Potongan Dokumen
_ _ _ _ _ _ _

Senin 26 Oct 2020 13:20 WIB
Red: Joko Sadewo
REPUBLIKA.CO.ID, Oleh Heka Hertanto (Ketua Umum Artha Graha Peduli)
Tanpa terasa 10 tahun sudah erupsi Gunung Merapi pada Selasa pagi, 26 Oktober 2010. Sebelum erupsi merapi, saya mendarat di Bandara Adi Sucipto Jogyakarta dan bersama Mas Capung langsung ke Kalitengah Lor untuk melihat pos-pos pemantauan Komunitas Lereng Merapi dalam kesiapsiagaan terkait meningkatnya aktivitas Gunung Merapi sehingga dari pagi di Kalitengah Lor. Rencana selanjutnya saya ke Kinahrejo namun dibatalkan.
Menjelang magrib, mendadak hawa terasa dingin dan hujan abu serta hujan batu-batu kecil, langit menjadi gelap. Saat itu baru sadar kalau telah terjadi erupsi setelah membantu warga untuk segera turun. Saya bergegas bergerak sekitar jam 18.00 WIB dibonceng Mas Capung di tengah suasana gelap pekat debu vulkanik. Kemudian bergabung dengan SAR Gabungan di Pangukrejo sekitar 1 km dari Kinahrejo untuk selanjutnya membantu evakuasi dengan waktu maksimal 5 jam aktivitas SAR harus selesai sesuai informasi dari BPTG Yogyakarata. Tim yang bergerak hampir semua paham seluk-beluk Gunung Merapi khususnya di wilayah Kinahrejo
Erupsi Merapi pada 2010 hingga kini tidak hanya menyisakan material hasil letusan tetapi juga menyisakan pembelajaran sejarah bagi para pelaku kejadian. Banyak pembelajaran yang dapat dipetik dari erupsi Gunung Merapi 2010.

_ _ _ _ _ _ _

Materi yang Ditampilkan
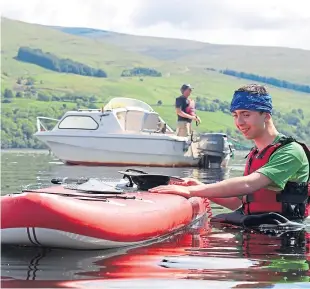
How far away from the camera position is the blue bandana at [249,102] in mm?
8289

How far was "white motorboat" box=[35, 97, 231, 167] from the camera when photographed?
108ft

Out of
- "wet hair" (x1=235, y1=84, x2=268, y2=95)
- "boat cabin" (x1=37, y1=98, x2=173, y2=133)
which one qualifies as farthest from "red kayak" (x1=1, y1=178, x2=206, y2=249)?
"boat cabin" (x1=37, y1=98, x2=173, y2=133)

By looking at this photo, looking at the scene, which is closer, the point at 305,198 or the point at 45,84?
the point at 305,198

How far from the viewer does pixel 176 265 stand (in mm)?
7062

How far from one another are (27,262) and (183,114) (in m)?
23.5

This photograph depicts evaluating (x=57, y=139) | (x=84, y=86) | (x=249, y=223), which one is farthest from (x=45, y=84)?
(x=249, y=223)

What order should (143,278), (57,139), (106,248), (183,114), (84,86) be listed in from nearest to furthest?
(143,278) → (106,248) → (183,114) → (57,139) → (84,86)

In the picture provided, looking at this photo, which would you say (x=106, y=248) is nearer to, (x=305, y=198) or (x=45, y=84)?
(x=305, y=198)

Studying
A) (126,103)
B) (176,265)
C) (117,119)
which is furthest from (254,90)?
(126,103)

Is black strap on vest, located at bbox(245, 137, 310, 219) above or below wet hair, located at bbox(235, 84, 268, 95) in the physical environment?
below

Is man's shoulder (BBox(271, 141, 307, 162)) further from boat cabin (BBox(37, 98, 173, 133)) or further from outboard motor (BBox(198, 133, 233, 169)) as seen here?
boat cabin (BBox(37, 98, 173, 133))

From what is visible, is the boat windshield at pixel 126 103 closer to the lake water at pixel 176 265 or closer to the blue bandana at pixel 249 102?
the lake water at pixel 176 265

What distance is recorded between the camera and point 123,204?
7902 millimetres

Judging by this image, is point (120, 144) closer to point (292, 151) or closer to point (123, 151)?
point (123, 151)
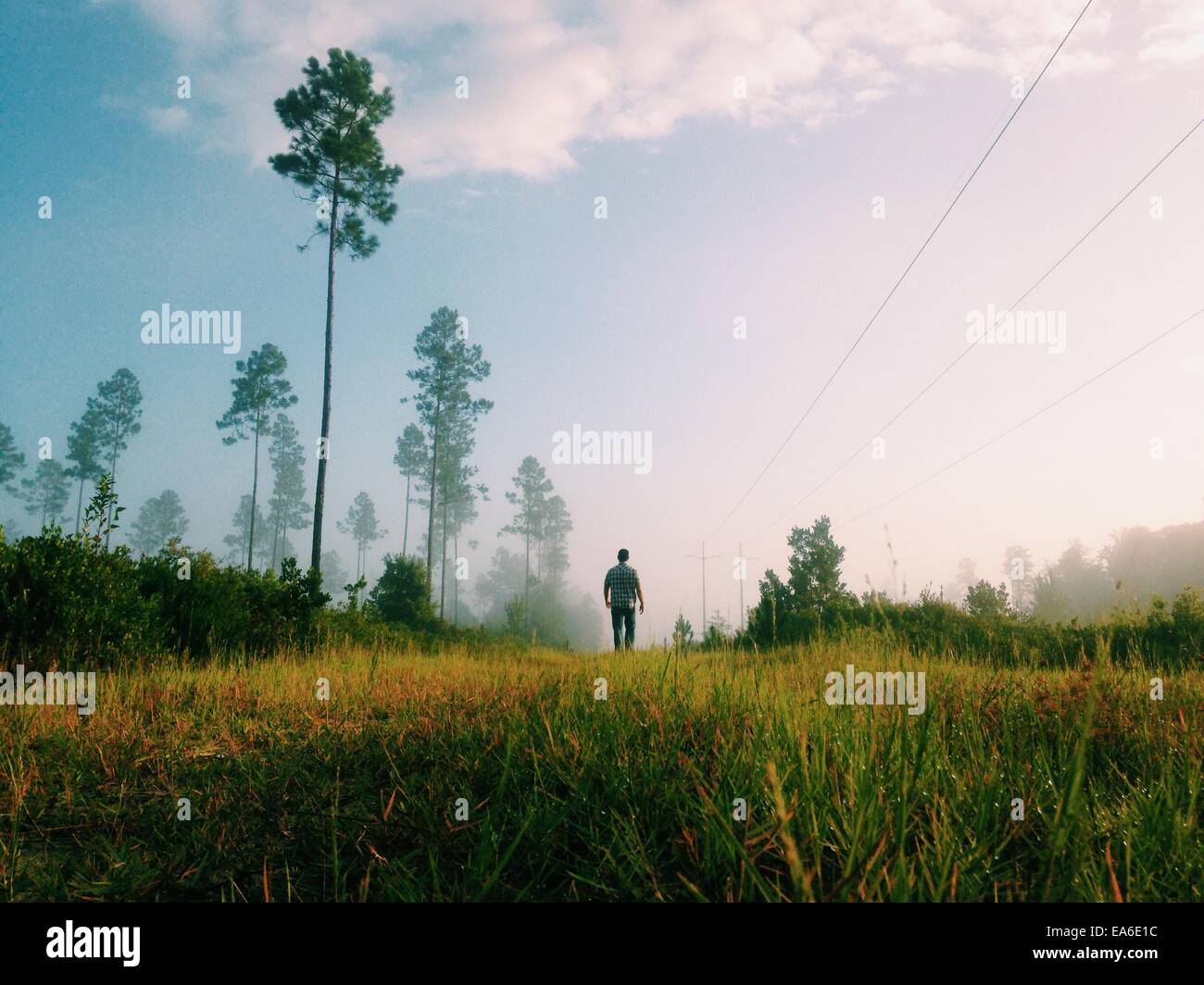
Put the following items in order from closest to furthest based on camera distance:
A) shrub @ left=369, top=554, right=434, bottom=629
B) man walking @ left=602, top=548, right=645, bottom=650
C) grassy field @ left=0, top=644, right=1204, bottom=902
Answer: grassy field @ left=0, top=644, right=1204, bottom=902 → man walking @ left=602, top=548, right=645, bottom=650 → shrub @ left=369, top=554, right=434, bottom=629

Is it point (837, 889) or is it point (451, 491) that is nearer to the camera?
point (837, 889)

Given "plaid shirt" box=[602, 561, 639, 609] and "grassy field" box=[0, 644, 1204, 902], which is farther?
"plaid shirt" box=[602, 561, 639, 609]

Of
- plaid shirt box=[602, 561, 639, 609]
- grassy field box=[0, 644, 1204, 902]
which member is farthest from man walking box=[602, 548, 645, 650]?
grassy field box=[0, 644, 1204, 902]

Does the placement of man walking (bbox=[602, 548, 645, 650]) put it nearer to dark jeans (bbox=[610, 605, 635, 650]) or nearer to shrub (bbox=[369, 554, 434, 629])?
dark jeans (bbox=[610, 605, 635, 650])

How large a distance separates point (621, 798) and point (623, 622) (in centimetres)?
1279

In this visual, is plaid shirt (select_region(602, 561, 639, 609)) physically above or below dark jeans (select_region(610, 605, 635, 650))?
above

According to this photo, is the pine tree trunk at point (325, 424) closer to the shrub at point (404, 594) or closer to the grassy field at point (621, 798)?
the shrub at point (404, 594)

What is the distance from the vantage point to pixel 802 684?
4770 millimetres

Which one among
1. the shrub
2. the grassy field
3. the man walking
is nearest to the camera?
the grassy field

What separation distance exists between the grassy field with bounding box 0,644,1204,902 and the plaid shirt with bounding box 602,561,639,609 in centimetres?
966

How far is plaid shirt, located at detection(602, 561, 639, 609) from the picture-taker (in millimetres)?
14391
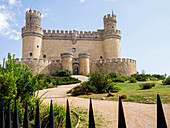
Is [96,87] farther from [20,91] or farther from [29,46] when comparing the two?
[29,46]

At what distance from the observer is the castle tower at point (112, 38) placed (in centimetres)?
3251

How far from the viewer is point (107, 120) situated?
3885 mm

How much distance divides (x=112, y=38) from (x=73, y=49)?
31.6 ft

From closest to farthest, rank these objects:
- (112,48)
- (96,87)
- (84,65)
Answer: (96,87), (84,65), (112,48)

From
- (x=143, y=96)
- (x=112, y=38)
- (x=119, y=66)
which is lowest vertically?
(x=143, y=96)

_ _ _ _ _ _ _

Petunjuk Tugas 1
Terjemahkan kalimat "Banyak pembelajaran yang dapat dipetik dari erupsi Gunung Merapi 2010." dari tulisan tentang erupsi Merapi ke dalam bahasa Inggris.
Petunjuk Tugas 2
Tulis ulang persis bagian tulisan tentang erupsi Merapi yang dibuka dengan kata-kata "Tanpa terasa 10" dan ditutup dengan "Kinahrejo namun dibatalkan.".

Jawaban Latihan 1
Many lessons can be learned from the 2010 eruption of Mount Merapi.

Jawaban Latihan 2
Tanpa terasa 10 tahun sudah erupsi Gunung Merapi pada Selasa pagi, 26 Oktober 2010. Sebelum erupsi merapi, saya mendarat di Bandara Adi Sucipto Jogyakarta dan bersama Mas Capung langsung ke Kalitengah Lor untuk melihat pos-pos pemantauan Komunitas Lereng Merapi dalam kesiapsiagaan terkait meningkatnya aktivitas Gunung Merapi sehingga dari pagi di Kalitengah Lor. Rencana selanjutnya saya ke Kinahrejo namun dibatalkan.